Shearer’s “nothing” speech

David Shearer’s state of the nation speech was a yawn fest. Full of promise to look at things but no specifics. Labour and Shearer are only promising to have a look at this or that, the speech was really just a bland collections of bumper stickers, and about as thick as the bumper sticker.

 “Labour’s top priority would be jobs, boosted by its promise to build 10,000 affordable houses a year, leader David Shearer said today.

In his scene-setting speech for 2013, which contained no major new policy initiatives, Shearer said the country was looking for a government that would roll up its sleeves and back them.”

Bullshit. The country is looking for a leader who doesn’t throw taxpayers’ money around like lollies.

A leader who doesn’t make pie-in-the-sky promises.

Shearer can’t even run his own party, let alone the country.

Already the activists are talking up Meteria Turei’s speech against Shearer’s yawn fest.

  • Macca

    Yawn fest!? It would have been more fun chewing tinfoil than watching that clown – and the muppets in the audience clapping on que! What a joke!

    He keeps talking himself and Liebour up as the future but they have NO POLICY!!!!! Continually criticize National but with NO SOLUTIONS!!!!! Sort of like all the Liebour and left supporters – NO FUCKEN IDEA!!!!!

    • Ronnie Chow

      Sort of like Romney .

  • Pete George

    Even the left is calling it ‘unbelieveable”. Questions need to be asked. How authentic is the ‘nice Mr Shearer’?

  • Stuart Dumphries

    Did he make a speech? I didn’t know.

    • Sir Cullen’s Sidekick

      I heard that the earth shook when he spoke.

      • cows4me

        No it was the audience pissing themselves with laughter.

** WORK REQUIRED **
Continue the comment thread on David Shearer's speech with the next few replies.

** SOURCE DATA **
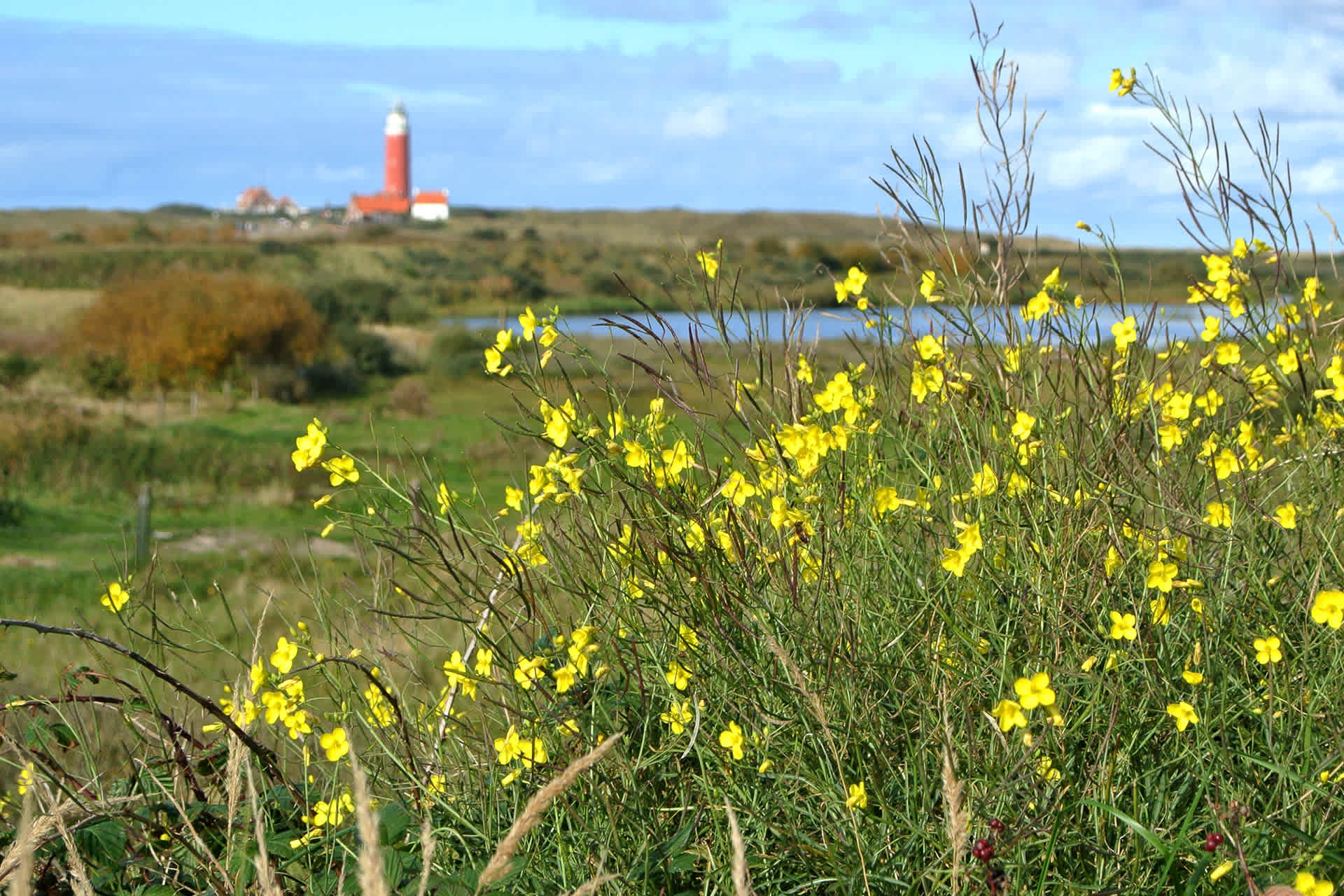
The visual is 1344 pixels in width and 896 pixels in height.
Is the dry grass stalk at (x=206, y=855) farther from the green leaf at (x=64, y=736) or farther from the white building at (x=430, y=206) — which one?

** WRITTEN ANSWER **
  • http://twitter.com/Orcs2Elves Monique Angel

    I thought it was a bit sinister myself: http://nowoccupy.blogspot.com/2013/01/shearer-wages-war-on-primary-industry.html
    His actual words threaten the dairy industry. He wouldn;t of course but it is sick making that he’d scaremonger over NZ’s primary industry.

    • cows4me

      Thanks Monique , no doubt your words will fall on deaf ears, be it your beloved left or this blog owner who for some reason believe farmers are bludgers.
      Sadly I believe your chart will be dismissed as an apparition. So Shagger is now talking about an knowledge economy again, geez don’t these fools realise the country has been there done that. So he really offers nothing new, well that will come as a huge surprise to everyone, not. Where’s the imagination, shit I could easily think of 10 things that Shagger could do that would make a huge difference but it’s the same old horseshit and socialisim is the light and truth, sad so sad.

      • Macca

        Hey cows, don’t judge everyone on the actions of a few! I think there are a lot more people on this blog for farmers than against them – like me! I always read your posts as you make a lot of sense – and like your humour too! Chin up!

  • Sir Cullen’s Sidekick

    I beg to differ Mr Whale. If you had seen Sheep’s speech byte on TV, you will be amazed. Sheep declared to the unwashed that he is “refreshed”. The unwashed clapped enthusiastically. He made fun of Emperor’s new found enthusiasm for the Apprentice scheme. The unwashed roared. The left wing media thinks Sheep’s Kiwibuild scheme is a sure winner. Uncle mad McCarten somehow has found that Key’s popularity is fading. The toxic Greens had a picnic in the park which was attended by a huge crowd of about 40 people. Doom and gloom everywhere for the Tories now…..

  • Sir Cullen’s Sidekick

    I am “refreshed, fired up and raring to go” – David the Sheep Shearer. Watch his hair raising speech in this video and be afraid Tories.

    • Mr_V4

      What else can the man say: “I’m stale, tired as Trevor Mallard, and only here for the perks”?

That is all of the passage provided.